----- RECORDS FOR THIS EXERCISE -----

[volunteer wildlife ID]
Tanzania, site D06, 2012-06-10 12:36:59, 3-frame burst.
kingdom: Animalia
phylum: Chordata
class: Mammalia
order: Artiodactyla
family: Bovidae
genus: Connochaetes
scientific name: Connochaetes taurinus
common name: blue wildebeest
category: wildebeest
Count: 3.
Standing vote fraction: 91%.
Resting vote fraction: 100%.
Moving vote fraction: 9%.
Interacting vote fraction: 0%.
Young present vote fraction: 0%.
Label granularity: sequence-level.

-----

ABOUT THIS EXERCISE: Look for the word "vote" throughout the material above and copy every line that has it.

SOLUTION TO THIS EXERCISE:
Standing vote fraction: 91%.
Resting vote fraction: 100%.
Moving vote fraction: 9%.
Interacting vote fraction: 0%.
Young present vote fraction: 0%.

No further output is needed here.